▼▼▼
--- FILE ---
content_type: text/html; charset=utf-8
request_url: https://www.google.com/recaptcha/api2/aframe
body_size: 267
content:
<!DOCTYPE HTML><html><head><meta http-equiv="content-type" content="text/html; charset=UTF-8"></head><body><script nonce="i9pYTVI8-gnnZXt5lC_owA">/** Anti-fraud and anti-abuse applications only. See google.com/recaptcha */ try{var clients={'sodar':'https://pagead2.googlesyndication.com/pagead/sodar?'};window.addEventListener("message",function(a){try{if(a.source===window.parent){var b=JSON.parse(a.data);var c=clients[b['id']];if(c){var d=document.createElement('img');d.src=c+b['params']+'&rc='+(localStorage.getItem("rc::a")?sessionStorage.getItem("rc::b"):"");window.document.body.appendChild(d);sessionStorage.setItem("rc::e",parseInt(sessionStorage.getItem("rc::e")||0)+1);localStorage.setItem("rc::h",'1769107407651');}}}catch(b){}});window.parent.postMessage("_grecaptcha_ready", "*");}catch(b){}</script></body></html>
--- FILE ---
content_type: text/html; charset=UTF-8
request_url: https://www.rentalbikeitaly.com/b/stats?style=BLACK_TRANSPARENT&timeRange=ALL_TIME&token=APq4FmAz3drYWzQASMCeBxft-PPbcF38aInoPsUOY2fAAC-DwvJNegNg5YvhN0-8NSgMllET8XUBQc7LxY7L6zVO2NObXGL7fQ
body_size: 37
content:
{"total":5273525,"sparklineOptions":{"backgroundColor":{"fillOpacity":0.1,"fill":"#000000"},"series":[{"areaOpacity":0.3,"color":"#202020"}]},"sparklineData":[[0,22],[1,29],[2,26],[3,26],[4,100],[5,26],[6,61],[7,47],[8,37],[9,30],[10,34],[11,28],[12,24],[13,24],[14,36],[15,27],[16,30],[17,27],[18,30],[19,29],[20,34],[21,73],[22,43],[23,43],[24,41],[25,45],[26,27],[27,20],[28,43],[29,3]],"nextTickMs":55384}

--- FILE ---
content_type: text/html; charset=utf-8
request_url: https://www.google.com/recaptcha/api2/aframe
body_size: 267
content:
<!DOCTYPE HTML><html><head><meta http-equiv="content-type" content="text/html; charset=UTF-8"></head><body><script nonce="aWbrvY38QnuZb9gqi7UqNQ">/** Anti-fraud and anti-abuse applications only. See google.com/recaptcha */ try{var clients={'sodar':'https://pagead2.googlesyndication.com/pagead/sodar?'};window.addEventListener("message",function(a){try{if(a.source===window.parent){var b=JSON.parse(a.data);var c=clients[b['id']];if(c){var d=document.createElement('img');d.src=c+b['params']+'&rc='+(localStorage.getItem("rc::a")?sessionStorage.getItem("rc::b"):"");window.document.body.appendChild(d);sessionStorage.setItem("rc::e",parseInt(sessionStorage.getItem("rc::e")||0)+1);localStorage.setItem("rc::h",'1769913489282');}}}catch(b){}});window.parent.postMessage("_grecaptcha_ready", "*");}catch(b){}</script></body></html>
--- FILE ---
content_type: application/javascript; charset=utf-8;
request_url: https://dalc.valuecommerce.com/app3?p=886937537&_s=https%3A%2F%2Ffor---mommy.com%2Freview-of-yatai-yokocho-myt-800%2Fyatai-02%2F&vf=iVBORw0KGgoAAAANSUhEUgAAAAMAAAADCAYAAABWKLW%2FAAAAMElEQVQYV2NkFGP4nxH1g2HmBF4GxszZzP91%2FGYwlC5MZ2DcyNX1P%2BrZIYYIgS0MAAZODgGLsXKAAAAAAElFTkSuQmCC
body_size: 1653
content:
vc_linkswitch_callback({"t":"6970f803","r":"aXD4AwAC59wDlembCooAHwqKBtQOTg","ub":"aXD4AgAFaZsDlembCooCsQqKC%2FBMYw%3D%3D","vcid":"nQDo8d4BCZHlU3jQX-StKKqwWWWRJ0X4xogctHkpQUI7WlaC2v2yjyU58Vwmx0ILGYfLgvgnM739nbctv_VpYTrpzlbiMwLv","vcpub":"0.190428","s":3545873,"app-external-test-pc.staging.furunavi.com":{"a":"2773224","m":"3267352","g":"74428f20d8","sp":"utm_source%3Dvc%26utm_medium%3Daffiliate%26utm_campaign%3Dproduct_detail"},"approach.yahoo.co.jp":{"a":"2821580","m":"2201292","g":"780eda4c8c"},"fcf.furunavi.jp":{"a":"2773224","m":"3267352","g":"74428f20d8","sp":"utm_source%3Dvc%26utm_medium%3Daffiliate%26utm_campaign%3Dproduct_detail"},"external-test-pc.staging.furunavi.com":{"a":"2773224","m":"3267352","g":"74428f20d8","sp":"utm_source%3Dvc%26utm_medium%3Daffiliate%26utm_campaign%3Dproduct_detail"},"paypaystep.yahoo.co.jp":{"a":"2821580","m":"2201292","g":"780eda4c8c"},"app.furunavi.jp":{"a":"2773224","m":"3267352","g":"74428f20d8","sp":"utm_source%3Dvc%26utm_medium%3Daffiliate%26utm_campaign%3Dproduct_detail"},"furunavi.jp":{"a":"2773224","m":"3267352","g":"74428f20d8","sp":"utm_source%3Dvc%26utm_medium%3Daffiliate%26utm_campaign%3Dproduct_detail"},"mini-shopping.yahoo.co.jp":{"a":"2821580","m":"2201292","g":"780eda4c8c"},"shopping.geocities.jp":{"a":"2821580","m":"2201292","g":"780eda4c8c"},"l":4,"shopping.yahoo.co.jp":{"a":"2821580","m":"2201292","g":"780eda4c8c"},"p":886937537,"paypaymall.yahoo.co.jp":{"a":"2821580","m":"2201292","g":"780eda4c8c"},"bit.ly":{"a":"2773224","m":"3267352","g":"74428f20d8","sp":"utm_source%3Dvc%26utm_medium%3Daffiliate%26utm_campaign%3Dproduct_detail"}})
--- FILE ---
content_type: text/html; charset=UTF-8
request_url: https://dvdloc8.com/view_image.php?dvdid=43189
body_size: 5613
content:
▲▲▲
▸ **What the task asks**: An exact repetition of the data above is all that is needed.

▸ **Solution to this task**:
--- FILE ---
content_type: text/html; charset=utf-8
request_url: https://www.google.com/recaptcha/api2/aframe
body_size: 267
content:
<!DOCTYPE HTML><html><head><meta http-equiv="content-type" content="text/html; charset=UTF-8"></head><body><script nonce="i9pYTVI8-gnnZXt5lC_owA">/** Anti-fraud and anti-abuse applications only. See google.com/recaptcha */ try{var clients={'sodar':'https://pagead2.googlesyndication.com/pagead/sodar?'};window.addEventListener("message",function(a){try{if(a.source===window.parent){var b=JSON.parse(a.data);var c=clients[b['id']];if(c){var d=document.createElement('img');d.src=c+b['params']+'&rc='+(localStorage.getItem("rc::a")?sessionStorage.getItem("rc::b"):"");window.document.body.appendChild(d);sessionStorage.setItem("rc::e",parseInt(sessionStorage.getItem("rc::e")||0)+1);localStorage.setItem("rc::h",'1769107407651');}}}catch(b){}});window.parent.postMessage("_grecaptcha_ready", "*");}catch(b){}</script></body></html>
--- FILE ---
content_type: text/html; charset=UTF-8
request_url: https://www.rentalbikeitaly.com/b/stats?style=BLACK_TRANSPARENT&timeRange=ALL_TIME&token=APq4FmAz3drYWzQASMCeBxft-PPbcF38aInoPsUOY2fAAC-DwvJNegNg5YvhN0-8NSgMllET8XUBQc7LxY7L6zVO2NObXGL7fQ
body_size: 37
content:
{"total":5273525,"sparklineOptions":{"backgroundColor":{"fillOpacity":0.1,"fill":"#000000"},"series":[{"areaOpacity":0.3,"color":"#202020"}]},"sparklineData":[[0,22],[1,29],[2,26],[3,26],[4,100],[5,26],[6,61],[7,47],[8,37],[9,30],[10,34],[11,28],[12,24],[13,24],[14,36],[15,27],[16,30],[17,27],[18,30],[19,29],[20,34],[21,73],[22,43],[23,43],[24,41],[25,45],[26,27],[27,20],[28,43],[29,3]],"nextTickMs":55384}

--- FILE ---
content_type: text/html; charset=utf-8
request_url: https://www.google.com/recaptcha/api2/aframe
body_size: 267
content:
<!DOCTYPE HTML><html><head><meta http-equiv="content-type" content="text/html; charset=UTF-8"></head><body><script nonce="aWbrvY38QnuZb9gqi7UqNQ">/** Anti-fraud and anti-abuse applications only. See google.com/recaptcha */ try{var clients={'sodar':'https://pagead2.googlesyndication.com/pagead/sodar?'};window.addEventListener("message",function(a){try{if(a.source===window.parent){var b=JSON.parse(a.data);var c=clients[b['id']];if(c){var d=document.createElement('img');d.src=c+b['params']+'&rc='+(localStorage.getItem("rc::a")?sessionStorage.getItem("rc::b"):"");window.document.body.appendChild(d);sessionStorage.setItem("rc::e",parseInt(sessionStorage.getItem("rc::e")||0)+1);localStorage.setItem("rc::h",'1769913489282');}}}catch(b){}});window.parent.postMessage("_grecaptcha_ready", "*");}catch(b){}</script></body></html>
--- FILE ---
content_type: application/javascript; charset=utf-8;
request_url: https://dalc.valuecommerce.com/app3?p=886937537&_s=https%3A%2F%2Ffor---mommy.com%2Freview-of-yatai-yokocho-myt-800%2Fyatai-02%2F&vf=iVBORw0KGgoAAAANSUhEUgAAAAMAAAADCAYAAABWKLW%2FAAAAMElEQVQYV2NkFGP4nxH1g2HmBF4GxszZzP91%2FGYwlC5MZ2DcyNX1P%2BrZIYYIgS0MAAZODgGLsXKAAAAAAElFTkSuQmCC
body_size: 1653
content:
vc_linkswitch_callback({"t":"6970f803","r":"aXD4AwAC59wDlembCooAHwqKBtQOTg","ub":"aXD4AgAFaZsDlembCooCsQqKC%2FBMYw%3D%3D","vcid":"nQDo8d4BCZHlU3jQX-StKKqwWWWRJ0X4xogctHkpQUI7WlaC2v2yjyU58Vwmx0ILGYfLgvgnM739nbctv_VpYTrpzlbiMwLv","vcpub":"0.190428","s":3545873,"app-external-test-pc.staging.furunavi.com":{"a":"2773224","m":"3267352","g":"74428f20d8","sp":"utm_source%3Dvc%26utm_medium%3Daffiliate%26utm_campaign%3Dproduct_detail"},"approach.yahoo.co.jp":{"a":"2821580","m":"2201292","g":"780eda4c8c"},"fcf.furunavi.jp":{"a":"2773224","m":"3267352","g":"74428f20d8","sp":"utm_source%3Dvc%26utm_medium%3Daffiliate%26utm_campaign%3Dproduct_detail"},"external-test-pc.staging.furunavi.com":{"a":"2773224","m":"3267352","g":"74428f20d8","sp":"utm_source%3Dvc%26utm_medium%3Daffiliate%26utm_campaign%3Dproduct_detail"},"paypaystep.yahoo.co.jp":{"a":"2821580","m":"2201292","g":"780eda4c8c"},"app.furunavi.jp":{"a":"2773224","m":"3267352","g":"74428f20d8","sp":"utm_source%3Dvc%26utm_medium%3Daffiliate%26utm_campaign%3Dproduct_detail"},"furunavi.jp":{"a":"2773224","m":"3267352","g":"74428f20d8","sp":"utm_source%3Dvc%26utm_medium%3Daffiliate%26utm_campaign%3Dproduct_detail"},"mini-shopping.yahoo.co.jp":{"a":"2821580","m":"2201292","g":"780eda4c8c"},"shopping.geocities.jp":{"a":"2821580","m":"2201292","g":"780eda4c8c"},"l":4,"shopping.yahoo.co.jp":{"a":"2821580","m":"2201292","g":"780eda4c8c"},"p":886937537,"paypaymall.yahoo.co.jp":{"a":"2821580","m":"2201292","g":"780eda4c8c"},"bit.ly":{"a":"2773224","m":"3267352","g":"74428f20d8","sp":"utm_source%3Dvc%26utm_medium%3Daffiliate%26utm_campaign%3Dproduct_detail"}})
--- FILE ---
content_type: text/html; charset=UTF-8
request_url: https://dvdloc8.com/view_image.php?dvdid=43189
body_size: 5613
content:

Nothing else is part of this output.